Reducing Environmental Risk

Three Overarching Tasks And Principles

So, what are the implications of the background principles of law discussed in earlier blogs, and what principles overall should govern how your environmental lawyer makes herself really useful to you in the process?

Three Overarching Tasks and Principles or considerations for both Buyer and Seller that emerge from this:

1. Insure your attorney identifies the Major Federal and State Statutes or Common Law Principles that provide attorneys with weapons for or defenses to environmental claims in private disputes, i.e., as between B and S (and past owners), and in government claims (establish defenses against the government, and sometimes obtain financial or similar benefits – e.g., New York’s Brownfield Cleanup Act). This involves both background principles, discussed earlier, and specific environmental statutes, to be discussed later.

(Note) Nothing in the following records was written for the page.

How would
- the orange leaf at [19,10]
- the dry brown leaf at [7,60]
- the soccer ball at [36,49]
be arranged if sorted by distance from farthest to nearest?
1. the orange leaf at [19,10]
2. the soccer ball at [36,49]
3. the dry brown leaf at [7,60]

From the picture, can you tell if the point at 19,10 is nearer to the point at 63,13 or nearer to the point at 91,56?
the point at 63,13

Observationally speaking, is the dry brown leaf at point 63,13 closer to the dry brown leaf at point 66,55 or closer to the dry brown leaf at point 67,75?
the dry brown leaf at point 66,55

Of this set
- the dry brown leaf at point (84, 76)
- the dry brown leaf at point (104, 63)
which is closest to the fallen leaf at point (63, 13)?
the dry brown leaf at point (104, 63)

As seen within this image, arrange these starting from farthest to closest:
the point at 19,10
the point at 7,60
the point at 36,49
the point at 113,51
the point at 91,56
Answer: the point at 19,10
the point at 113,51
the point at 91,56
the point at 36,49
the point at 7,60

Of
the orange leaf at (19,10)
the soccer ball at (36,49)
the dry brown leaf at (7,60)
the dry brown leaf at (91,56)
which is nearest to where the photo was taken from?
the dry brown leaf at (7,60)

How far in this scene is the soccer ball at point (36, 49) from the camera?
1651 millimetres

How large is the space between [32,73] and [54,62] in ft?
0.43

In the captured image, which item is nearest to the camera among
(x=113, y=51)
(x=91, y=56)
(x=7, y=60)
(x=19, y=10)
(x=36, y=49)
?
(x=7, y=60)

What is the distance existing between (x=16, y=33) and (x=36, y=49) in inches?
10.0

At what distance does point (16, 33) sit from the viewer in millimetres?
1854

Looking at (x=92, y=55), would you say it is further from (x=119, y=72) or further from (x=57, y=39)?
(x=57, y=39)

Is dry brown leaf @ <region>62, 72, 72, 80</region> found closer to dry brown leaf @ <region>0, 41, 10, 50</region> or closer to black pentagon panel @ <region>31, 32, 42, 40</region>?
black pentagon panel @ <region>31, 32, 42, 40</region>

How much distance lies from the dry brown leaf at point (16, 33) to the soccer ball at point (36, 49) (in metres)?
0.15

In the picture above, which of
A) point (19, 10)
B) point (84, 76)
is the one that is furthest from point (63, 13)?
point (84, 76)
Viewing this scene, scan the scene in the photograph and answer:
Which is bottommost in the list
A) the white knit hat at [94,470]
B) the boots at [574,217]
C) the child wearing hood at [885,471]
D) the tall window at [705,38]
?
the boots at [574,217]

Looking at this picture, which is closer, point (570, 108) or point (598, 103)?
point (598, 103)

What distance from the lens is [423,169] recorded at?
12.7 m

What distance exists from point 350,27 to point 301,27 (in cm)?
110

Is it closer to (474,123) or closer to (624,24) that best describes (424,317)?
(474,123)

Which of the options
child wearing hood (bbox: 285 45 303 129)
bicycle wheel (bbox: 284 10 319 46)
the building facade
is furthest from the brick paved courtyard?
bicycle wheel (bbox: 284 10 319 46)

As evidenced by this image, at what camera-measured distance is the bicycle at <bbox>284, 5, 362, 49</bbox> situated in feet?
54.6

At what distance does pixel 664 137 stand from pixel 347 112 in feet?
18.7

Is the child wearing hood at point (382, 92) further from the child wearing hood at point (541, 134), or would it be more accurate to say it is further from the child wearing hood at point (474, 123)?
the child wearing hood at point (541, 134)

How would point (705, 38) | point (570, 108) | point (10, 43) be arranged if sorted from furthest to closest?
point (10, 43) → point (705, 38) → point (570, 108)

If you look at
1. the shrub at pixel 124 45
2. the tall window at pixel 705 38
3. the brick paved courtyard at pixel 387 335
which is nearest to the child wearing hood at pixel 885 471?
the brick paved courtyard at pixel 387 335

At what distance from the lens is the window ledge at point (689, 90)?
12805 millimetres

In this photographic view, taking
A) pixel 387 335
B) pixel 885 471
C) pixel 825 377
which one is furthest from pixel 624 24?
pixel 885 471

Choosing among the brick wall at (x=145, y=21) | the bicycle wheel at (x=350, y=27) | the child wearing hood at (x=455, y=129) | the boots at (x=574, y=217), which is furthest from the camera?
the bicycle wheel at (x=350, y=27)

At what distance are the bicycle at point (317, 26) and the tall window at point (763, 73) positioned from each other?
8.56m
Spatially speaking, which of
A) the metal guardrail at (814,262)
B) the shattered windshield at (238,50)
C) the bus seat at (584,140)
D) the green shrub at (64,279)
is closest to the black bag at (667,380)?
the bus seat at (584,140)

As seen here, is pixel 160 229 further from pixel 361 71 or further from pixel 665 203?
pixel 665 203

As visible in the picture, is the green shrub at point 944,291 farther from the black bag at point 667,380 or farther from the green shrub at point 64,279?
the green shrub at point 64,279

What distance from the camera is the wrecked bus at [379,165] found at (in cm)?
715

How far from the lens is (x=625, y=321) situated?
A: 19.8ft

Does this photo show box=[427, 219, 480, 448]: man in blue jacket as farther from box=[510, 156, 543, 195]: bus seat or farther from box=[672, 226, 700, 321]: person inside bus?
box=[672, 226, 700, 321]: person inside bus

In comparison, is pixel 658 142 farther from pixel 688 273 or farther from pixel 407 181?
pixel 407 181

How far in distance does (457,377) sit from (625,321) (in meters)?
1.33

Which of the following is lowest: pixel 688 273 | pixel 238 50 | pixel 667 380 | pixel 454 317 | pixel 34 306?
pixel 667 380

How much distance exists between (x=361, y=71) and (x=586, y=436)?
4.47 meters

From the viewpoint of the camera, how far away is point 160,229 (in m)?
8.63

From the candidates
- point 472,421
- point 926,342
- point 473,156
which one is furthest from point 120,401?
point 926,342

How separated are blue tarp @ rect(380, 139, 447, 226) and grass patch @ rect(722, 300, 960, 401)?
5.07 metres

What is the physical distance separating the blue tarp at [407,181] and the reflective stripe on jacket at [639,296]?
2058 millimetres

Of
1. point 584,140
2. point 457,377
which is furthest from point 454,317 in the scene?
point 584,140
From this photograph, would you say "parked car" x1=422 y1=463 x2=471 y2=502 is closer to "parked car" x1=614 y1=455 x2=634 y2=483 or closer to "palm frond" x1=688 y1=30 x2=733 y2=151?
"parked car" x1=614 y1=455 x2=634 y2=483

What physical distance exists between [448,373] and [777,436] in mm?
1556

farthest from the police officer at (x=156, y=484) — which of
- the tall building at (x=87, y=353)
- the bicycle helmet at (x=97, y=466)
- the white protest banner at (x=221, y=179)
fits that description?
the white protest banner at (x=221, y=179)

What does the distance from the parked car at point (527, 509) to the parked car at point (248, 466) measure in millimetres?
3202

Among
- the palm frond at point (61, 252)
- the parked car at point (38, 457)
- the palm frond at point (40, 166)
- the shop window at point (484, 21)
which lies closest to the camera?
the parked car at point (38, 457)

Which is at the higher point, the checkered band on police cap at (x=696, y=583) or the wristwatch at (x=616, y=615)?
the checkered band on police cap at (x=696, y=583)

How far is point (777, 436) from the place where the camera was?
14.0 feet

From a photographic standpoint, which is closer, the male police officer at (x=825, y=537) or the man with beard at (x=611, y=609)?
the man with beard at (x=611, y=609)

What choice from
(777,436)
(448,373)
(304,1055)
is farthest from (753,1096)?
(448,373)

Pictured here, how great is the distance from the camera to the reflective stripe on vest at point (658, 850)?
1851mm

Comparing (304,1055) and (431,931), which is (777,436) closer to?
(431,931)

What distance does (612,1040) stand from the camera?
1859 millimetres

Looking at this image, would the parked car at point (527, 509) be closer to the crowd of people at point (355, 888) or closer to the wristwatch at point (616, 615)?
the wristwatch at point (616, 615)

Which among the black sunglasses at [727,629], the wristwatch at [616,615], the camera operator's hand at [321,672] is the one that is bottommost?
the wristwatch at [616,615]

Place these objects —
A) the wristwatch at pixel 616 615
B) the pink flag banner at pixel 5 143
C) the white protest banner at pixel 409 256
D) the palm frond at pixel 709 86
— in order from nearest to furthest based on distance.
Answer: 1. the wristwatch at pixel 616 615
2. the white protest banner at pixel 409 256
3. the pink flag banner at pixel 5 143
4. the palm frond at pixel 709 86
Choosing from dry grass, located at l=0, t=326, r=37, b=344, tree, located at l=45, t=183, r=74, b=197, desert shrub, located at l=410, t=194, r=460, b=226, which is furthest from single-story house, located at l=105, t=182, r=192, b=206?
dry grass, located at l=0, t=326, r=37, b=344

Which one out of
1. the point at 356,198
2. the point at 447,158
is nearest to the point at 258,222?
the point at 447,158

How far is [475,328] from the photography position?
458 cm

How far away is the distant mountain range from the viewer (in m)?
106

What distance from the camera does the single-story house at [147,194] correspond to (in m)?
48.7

2. Draft Appropriate Contract Provisions to maximize bargaining power, including purchase price, and litigation position, whether you represent B or S, but especially B; process aided by due diligence if it is done early enough, viz., parties can use better knowledge of property conditions to better allocate liabilities in the CS

3. Establish Your Property Baseline Condition: you need to know this well, in order to “draw a white line” around facility to show conditions pre-closing, thus to

a. insure fairer price for property;

b. satisfy lenders that they’ll get repaid;

c. draft a better CS – i.e., one designed to minimize problems afterwards, to preserve claims against S (or, if you represent S, to protect the client against baseless claims by B) and;

d. establish statutory exemptions – see 3, below – against government (bona fide prospective purchaser, contiguous property owner); for operating facilities, need to establish compliance record and conditions.